The Government’s ultimate position on youth wages may have a great deal of merit, but the way it is going about it seems unnecessarily provocative. The present regime of youth wages is set to continue for the next 20 months anyway. That regime allows various awards which set pay rates according to a person’s age, which would be an illegal discrimination on the ground of age unless there were an exemption. The Government wants the exemption to continue indefinitely beyond the present June, 2000, cut-off.
The Government makes a very pertinent argument in saying that if employers are forced to pay adult wages for all workers, they will simply not employ as many young workers. However, there would have been no harm in awaiting the commission’s inquiry. Even if the inquiry did not side with the Government it still could have gone ahead with legislation afterwards and been in no worse position.
It seems as if the Government and Workplace Relations Minister Peter Reith wanted to prove some other point, to get some runs on the board early, or perhaps have some legislation ready to be used as a trigger for a double dissolution later on if the climate improves for the Government.
The unfortunate outcome here is that Mr Reith may have jeopardised his chance to keep the youth wage regime. And it will be an unfortunate outcome because Mr Reith is correct on the fundamental point: that if the youth wage regime goes, more young people will be in the unemployment queue. Moreover, it seems unlikely that the Democrats and Senator Harradine will see that point.
There is perhaps a paradox in this Government supporting a regulatory approach that sets percentages of the adult wage for young people, though perhaps the Government can argue that all it is doing is to support a legislative approach in order to overcome what it sees as the pernicious effects of other legislation, namely the discrimination laws.
There is some truth to that. Moreover there would be no need for a youth-wage exemption if adult wages were not so regulated in the first place.

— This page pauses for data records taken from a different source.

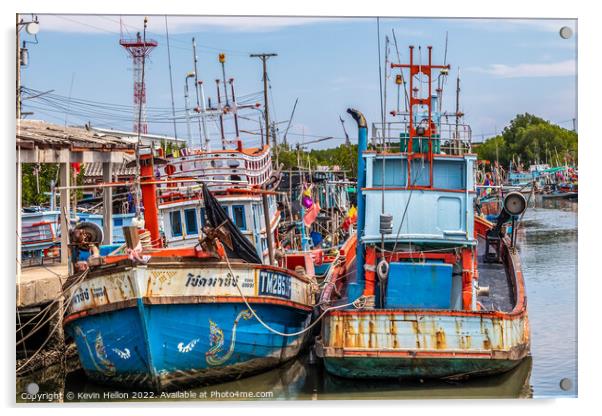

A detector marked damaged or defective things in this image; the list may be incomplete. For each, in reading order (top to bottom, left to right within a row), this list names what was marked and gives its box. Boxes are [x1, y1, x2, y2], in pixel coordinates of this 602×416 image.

rusty fishing boat [316, 46, 528, 380]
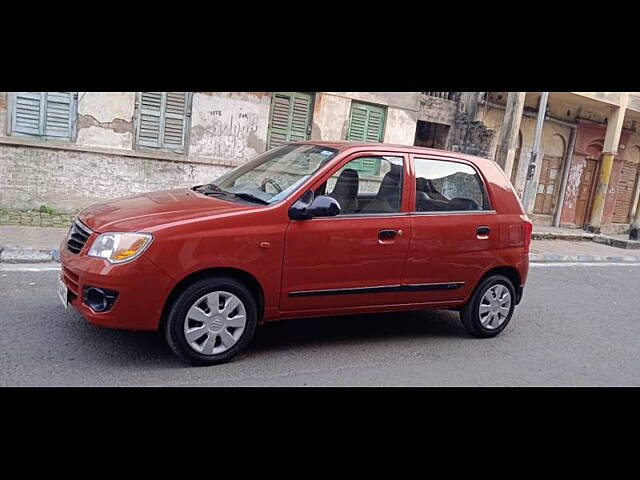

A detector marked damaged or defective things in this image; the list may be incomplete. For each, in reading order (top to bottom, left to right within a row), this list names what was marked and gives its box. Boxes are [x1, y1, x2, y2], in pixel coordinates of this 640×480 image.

peeling plaster wall [75, 91, 135, 149]
peeling plaster wall [189, 93, 272, 166]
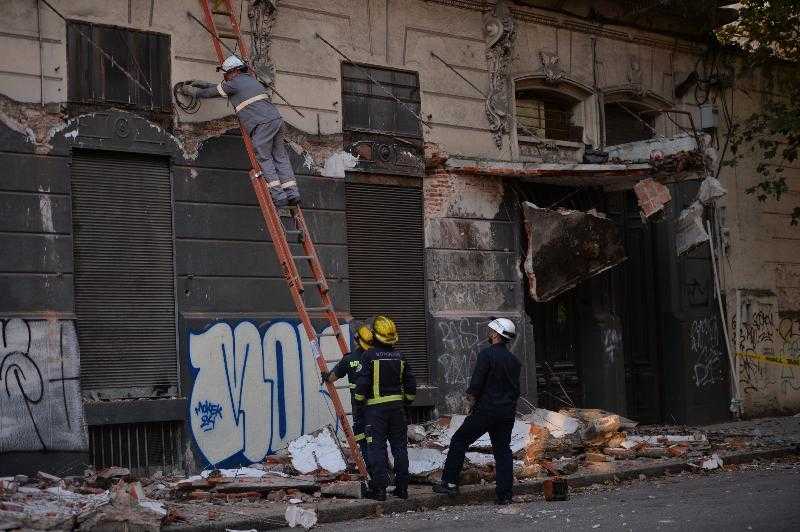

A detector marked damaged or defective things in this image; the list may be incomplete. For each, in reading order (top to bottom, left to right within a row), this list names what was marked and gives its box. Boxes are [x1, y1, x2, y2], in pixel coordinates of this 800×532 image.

broken concrete slab [520, 203, 628, 304]
broken concrete slab [290, 426, 348, 476]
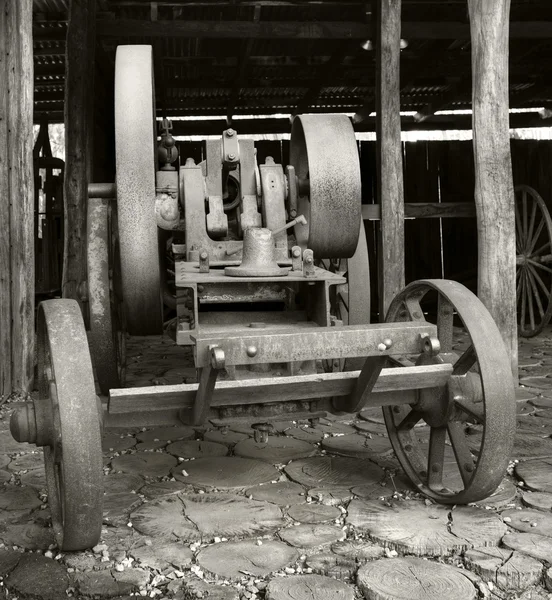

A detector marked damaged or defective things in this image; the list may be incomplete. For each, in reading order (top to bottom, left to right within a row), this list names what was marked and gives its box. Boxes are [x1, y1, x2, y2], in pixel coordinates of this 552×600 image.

It may well be that the Government is merely acting to support employers faced with larger wage bills, even so that does not detract from the fundamental point: in a system such as Australia’s which sets wage rates for adults in a range of industries and skill levels, it is inevitable that employers will avoid employing young people if they have to pay the same wages for them as adults and the irony will be that a law which is there to prevent discrimination on the basis of age will have exactly the opposite effect. Sure, on paper youth will be treated equally, but on the ground the effect will be they will not get a job at all.